Have you or a family member ever had the unfortunate experience of suffering from a pressure ulcer? In addition to being extremely unpleasant and painful, pressure ulcers can become so deep that they result in damage to your muscles, bones, tendons and joints.
And pressure ulcers – also commonly known as bedsores – are almost always preventable when proper staffing levels are adhered to.
Yet last week’s release of Minnesota’s Eighth Annual Adverse Events Report noted that incidents involving pressure ulcers spiked more than 19 percent statewide in 2011. What state hospital executives didn’t mention in spinning away that alarming statistic was that numerous national studies have shown a direct correlation between inadequate nurse staffing levels and an increase in conditions including pressure ulcers, pneumonia, upper gastrointestinal bleeding, shock/cardiac arrest, urinary tract infections and more.
The numbers don’t lie – safe staffing levels save lives and improve patient outcomes. While many will remember that the Twin Cities nurses’ strike during the summer of 2010 shined a white-hot spotlight on the issue, unsafe staffing has been a problem in Minnesota for decades.
As patients, you deserve better. You and your loved ones should never suffer without need from pressure ulcers, urinary tract infections or other conditions that can be prevented with adequate RN staffing levels.

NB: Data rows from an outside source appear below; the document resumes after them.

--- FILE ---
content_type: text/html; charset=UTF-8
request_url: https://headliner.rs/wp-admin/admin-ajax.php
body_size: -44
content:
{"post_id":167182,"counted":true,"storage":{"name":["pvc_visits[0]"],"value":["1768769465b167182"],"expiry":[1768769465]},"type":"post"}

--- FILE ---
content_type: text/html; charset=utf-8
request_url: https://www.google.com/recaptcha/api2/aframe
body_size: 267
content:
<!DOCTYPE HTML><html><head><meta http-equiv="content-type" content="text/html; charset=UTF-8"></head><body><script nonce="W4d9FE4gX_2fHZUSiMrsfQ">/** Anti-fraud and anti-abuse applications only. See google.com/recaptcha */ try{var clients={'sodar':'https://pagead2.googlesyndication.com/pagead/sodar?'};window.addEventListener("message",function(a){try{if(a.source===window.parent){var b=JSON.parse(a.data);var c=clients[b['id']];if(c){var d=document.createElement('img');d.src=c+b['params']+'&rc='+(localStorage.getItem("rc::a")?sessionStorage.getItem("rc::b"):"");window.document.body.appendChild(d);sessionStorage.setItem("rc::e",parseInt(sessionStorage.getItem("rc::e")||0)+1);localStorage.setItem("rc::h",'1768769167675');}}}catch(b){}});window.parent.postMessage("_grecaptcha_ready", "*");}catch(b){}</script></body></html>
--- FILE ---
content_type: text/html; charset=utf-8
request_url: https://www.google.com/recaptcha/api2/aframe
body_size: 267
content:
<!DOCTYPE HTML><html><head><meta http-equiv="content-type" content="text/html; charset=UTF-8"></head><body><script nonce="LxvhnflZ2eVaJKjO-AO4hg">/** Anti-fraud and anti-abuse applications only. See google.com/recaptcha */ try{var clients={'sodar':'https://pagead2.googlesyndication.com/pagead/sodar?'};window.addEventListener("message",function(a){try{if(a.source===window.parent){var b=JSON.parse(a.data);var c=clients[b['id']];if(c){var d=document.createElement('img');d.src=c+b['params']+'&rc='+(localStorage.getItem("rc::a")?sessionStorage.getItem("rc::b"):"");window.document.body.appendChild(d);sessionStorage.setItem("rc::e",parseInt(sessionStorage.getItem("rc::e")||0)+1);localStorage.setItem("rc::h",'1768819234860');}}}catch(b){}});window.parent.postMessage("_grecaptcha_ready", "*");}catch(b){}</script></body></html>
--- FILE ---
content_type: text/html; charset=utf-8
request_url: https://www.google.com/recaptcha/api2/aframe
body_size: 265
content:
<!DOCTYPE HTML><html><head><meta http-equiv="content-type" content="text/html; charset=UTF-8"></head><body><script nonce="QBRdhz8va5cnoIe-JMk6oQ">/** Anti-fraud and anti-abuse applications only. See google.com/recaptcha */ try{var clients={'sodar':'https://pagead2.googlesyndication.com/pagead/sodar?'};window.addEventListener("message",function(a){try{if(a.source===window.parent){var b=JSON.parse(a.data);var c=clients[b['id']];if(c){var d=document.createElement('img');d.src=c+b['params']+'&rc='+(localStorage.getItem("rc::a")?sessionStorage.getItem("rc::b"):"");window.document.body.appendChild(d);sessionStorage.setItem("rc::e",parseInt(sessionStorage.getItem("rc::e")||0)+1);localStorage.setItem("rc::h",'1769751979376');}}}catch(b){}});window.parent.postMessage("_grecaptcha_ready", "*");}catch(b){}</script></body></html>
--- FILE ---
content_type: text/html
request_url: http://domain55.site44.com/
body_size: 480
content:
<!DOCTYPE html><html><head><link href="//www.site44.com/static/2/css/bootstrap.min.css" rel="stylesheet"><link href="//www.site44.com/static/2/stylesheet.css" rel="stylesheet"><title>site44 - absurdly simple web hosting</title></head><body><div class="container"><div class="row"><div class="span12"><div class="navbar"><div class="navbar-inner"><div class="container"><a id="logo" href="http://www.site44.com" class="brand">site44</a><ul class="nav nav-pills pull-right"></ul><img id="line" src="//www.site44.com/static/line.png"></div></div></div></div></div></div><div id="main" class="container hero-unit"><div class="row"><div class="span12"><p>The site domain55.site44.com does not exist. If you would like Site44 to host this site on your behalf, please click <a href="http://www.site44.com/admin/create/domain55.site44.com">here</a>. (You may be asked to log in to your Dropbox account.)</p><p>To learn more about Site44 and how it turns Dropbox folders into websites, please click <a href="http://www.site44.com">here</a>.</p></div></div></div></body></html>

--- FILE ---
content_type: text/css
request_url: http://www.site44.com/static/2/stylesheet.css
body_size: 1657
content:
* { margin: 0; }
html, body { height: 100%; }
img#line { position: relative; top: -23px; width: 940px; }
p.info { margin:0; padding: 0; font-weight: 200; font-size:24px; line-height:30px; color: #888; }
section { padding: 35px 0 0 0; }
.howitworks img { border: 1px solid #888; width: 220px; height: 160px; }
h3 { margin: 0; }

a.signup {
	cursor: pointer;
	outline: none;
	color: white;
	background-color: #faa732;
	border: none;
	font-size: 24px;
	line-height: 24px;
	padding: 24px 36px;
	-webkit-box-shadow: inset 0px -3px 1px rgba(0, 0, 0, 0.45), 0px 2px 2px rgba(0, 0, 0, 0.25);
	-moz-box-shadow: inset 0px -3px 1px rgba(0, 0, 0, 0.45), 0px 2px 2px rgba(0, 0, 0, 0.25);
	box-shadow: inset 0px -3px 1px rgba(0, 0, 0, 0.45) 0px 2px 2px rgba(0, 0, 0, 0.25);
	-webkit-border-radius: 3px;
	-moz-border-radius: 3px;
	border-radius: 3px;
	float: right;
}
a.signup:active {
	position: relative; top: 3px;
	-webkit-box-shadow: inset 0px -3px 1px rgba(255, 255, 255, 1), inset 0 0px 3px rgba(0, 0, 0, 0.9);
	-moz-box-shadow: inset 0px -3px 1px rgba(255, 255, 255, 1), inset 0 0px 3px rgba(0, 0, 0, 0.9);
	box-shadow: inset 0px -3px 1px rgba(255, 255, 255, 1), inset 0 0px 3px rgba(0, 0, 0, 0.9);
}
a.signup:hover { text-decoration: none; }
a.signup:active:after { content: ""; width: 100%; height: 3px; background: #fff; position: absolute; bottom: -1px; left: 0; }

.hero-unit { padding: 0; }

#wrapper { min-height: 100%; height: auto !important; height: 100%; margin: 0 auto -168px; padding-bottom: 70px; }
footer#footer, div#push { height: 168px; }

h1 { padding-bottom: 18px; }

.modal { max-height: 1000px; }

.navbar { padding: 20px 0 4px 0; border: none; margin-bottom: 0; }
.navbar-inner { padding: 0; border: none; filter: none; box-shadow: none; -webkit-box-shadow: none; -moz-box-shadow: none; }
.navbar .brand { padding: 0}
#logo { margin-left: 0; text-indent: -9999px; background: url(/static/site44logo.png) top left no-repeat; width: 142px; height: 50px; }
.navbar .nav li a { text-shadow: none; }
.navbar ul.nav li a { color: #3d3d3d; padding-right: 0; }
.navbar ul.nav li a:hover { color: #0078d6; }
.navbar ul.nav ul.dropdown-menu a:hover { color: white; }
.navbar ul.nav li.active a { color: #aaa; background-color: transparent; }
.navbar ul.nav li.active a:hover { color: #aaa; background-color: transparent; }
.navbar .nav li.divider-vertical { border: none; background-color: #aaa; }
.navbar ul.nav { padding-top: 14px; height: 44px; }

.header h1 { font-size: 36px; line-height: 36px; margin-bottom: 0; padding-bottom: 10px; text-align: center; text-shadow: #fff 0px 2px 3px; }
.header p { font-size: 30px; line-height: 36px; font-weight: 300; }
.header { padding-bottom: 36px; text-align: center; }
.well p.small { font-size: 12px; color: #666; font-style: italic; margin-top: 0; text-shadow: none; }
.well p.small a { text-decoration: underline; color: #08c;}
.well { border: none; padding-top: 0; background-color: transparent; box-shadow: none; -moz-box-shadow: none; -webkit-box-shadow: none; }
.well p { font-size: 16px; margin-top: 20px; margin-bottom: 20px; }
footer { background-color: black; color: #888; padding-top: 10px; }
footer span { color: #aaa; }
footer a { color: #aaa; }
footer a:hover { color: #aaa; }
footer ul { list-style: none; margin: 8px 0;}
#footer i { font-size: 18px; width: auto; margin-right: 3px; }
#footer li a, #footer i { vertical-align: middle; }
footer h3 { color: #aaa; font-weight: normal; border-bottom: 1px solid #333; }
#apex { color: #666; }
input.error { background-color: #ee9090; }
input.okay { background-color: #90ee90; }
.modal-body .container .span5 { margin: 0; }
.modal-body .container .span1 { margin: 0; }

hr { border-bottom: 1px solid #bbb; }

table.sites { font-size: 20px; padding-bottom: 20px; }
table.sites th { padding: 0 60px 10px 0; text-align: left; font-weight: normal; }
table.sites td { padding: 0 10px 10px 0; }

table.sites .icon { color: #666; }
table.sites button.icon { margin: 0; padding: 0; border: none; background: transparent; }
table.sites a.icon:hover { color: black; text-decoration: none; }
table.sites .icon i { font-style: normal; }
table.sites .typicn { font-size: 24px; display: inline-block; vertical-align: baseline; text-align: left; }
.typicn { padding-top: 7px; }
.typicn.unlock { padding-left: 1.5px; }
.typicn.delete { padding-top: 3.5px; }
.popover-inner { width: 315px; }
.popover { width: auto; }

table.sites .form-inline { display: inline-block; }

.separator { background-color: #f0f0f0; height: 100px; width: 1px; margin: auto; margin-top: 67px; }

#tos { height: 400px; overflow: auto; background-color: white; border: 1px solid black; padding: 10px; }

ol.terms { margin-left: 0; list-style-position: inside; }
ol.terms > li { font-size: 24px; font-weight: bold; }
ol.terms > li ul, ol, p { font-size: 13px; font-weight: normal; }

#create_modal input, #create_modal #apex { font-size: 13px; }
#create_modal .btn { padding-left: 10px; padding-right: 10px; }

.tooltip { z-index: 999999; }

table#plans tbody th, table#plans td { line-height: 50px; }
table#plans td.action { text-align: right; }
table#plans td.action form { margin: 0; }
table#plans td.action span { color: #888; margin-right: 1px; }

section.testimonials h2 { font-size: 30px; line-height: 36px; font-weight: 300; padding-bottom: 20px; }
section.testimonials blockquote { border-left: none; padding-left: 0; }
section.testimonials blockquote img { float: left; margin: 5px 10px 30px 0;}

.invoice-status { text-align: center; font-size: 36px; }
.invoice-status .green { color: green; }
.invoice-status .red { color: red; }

Money is not the issue. Keep in mind that during the great recession of 2009, Twin Cities hospitals had their largest profit margins (6.5 percent) in a decade! It’s not that hospital executives can’t pay to adequately staff their hospitals. They just don’t want to.
My fellow nurses will continue to remain vocal about the needless suffering we in our patients see as a result. And data such as the recently released Adverse Events Report will continue to lend credibility and credence to our concerns.